Plans to divide the jointly-run Florida A&M -Florida State University College of Engineering are on hold, for now. legislative budget officials dropped the idea during Sunday negotiations, opting instead to do a study on whether the split is feasible.
Sen. John Thrasher (R-St. Augustine) raised the idea of splitting up the FAMU-FSU College of Engineering by steering millions of dollars to Florida State to start its own programs. Earlier in the month Thrasher said he’d look to what the presidents of FAMU and FSU had to say about it.
“I’m going to look to both the presidents their general counsels are meeting tomorrow to start outlining what they think will be a good program for both schools," Thrasher said. "And I’m going to be guided by that, and I think today is a start of a conversation we need to have in respect to these two institutions.”
FAMU has opposed the split, and FSU has endorsed it. The House was never keen on the idea—with Speaker Will Weatherford saying he’d rather defer to the state university systems oversight board, the Florida Board of Governors, to weigh in. Now, the Board will continue the conversation Thrasher has started, Senate Appropriations Chairman Joe Negron said Sunday evening.
“The speaker had advocated for involving the board of governors in that decision so I think where we are moves us in that direction.”
Negron and his House counterpart, Republican Representative Seth McKeel of Lakeland, have agreed to fund a $500,000 study of options when it comes to what to do about the joint school. On the table are three options: keep the FAMU-FSU College of Engineering together, give the college to just one school, or divide the programs between FAMU and FSU. The issue has grown increasingly controversial and University of South Florida Political Scientist Susan McManus had even cast doubts on whether it would go forward.
“I have a feeling that, you know, it will be delayed. I will say one more thing. I believe there will be a lot of support for letting the board of governors weigh in before the legislature does it unilaterally," she said.
The money dollars bookmarked for FSU to begin construction on a future engineering school, are scrapped. The state budget put $10 million into building a new engineering program at Florida State. Thrasher secured another three-million for the effort. The extra dollars are gone, and the remaining $10 million will be diverted to other maintenance and construction projects at Florida State.
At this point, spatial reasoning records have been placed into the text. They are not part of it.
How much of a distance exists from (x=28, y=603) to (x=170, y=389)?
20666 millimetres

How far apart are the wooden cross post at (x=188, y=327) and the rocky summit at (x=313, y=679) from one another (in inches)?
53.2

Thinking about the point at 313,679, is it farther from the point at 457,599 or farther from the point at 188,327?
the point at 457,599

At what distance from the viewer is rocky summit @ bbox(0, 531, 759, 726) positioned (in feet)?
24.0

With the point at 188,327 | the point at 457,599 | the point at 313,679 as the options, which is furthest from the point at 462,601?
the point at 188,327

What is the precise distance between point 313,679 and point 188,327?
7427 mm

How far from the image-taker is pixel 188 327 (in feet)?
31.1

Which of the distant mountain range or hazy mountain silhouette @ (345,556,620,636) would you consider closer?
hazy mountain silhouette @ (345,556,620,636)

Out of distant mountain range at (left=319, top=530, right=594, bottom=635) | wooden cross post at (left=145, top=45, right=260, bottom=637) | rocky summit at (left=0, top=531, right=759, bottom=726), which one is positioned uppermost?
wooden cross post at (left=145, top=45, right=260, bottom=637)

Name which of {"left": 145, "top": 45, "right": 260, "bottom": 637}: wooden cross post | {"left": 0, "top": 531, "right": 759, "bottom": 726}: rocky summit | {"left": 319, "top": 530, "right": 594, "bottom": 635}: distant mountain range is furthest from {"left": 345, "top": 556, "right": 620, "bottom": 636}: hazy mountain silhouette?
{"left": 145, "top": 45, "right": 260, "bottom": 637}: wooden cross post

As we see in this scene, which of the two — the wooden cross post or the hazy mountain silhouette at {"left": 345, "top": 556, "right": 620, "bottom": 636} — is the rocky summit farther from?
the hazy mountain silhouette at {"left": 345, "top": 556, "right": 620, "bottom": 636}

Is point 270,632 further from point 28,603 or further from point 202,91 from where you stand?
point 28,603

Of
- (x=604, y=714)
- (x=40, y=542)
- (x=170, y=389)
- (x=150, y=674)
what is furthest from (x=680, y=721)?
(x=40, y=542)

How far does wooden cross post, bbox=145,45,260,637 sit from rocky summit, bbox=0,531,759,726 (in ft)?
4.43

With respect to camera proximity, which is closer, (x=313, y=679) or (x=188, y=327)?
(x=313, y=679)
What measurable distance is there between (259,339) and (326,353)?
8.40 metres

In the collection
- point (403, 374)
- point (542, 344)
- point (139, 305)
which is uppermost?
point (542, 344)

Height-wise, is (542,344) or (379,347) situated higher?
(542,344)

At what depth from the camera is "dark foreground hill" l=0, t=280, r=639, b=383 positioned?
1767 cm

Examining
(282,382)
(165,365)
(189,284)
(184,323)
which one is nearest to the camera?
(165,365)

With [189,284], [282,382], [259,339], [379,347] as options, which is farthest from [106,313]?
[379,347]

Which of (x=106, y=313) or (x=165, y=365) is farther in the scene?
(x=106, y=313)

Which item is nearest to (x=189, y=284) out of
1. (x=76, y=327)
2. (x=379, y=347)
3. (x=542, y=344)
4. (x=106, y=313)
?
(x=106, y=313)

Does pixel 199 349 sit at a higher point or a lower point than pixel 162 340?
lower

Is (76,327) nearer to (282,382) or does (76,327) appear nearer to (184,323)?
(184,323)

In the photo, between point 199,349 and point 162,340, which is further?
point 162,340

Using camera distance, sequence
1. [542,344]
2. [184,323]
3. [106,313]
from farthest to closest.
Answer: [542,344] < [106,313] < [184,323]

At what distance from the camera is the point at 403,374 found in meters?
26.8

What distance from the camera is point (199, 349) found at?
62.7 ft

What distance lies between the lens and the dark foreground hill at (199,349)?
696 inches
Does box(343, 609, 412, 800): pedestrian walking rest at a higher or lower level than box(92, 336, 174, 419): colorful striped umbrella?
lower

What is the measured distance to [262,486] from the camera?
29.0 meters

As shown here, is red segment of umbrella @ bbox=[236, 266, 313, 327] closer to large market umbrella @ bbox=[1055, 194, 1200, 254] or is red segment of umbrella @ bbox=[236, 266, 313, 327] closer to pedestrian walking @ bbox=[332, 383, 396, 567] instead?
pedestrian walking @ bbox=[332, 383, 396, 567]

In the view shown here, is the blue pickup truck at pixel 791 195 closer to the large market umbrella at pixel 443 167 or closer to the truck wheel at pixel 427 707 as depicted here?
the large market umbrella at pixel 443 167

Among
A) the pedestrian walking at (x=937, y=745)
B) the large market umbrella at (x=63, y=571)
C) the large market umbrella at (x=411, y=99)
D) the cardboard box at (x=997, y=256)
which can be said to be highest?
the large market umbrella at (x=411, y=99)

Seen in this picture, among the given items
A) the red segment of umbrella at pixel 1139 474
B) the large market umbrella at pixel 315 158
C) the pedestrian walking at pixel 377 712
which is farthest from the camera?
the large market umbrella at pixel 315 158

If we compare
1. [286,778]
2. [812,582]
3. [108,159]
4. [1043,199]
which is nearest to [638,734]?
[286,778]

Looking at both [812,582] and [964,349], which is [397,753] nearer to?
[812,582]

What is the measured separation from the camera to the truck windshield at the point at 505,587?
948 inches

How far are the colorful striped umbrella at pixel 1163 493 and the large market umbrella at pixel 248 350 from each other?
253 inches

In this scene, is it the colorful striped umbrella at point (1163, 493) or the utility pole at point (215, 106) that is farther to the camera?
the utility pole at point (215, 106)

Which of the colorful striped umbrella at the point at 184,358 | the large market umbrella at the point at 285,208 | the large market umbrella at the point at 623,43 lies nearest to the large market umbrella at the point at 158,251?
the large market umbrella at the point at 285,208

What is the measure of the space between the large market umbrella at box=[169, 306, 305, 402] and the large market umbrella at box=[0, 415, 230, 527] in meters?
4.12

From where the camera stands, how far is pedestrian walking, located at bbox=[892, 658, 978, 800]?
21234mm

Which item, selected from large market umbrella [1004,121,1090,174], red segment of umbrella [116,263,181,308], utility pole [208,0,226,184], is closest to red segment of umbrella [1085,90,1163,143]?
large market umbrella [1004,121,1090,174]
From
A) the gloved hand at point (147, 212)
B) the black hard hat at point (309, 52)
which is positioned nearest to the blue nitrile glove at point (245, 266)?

The deal came as both chambers negotiated deals on long-running water issues. The Senate gave up the FAMU-FSU split in exchange for more money for the Indian River Lagoon and Lake Okecheobee water projects: both priorities of Negron, whose Southeast district was hit hard by damaging floods and polluted water runoff during the Summer. Still, even that comes with a cost—projects aimed at the Everglades have been dropped.
“In that area, as you know, there are a lot of folks who need large amounts of money in that area," said McKeel. "We certainly aren’t going to have enough money to make everyone happy in that area, so I think we’re just attempting to take a stab at moving those issues forward.”
The FAMU-FSU study is due May 2015.
Negron and McKeel have been able to wrap up most of the outstanding budget issues putting them on track to deliver a finalized joint spending proposal to the House and Senate by Tuesday. The legislature is set to adjourn Friday—with the final vote set to be the 2014-2015 state spending plan.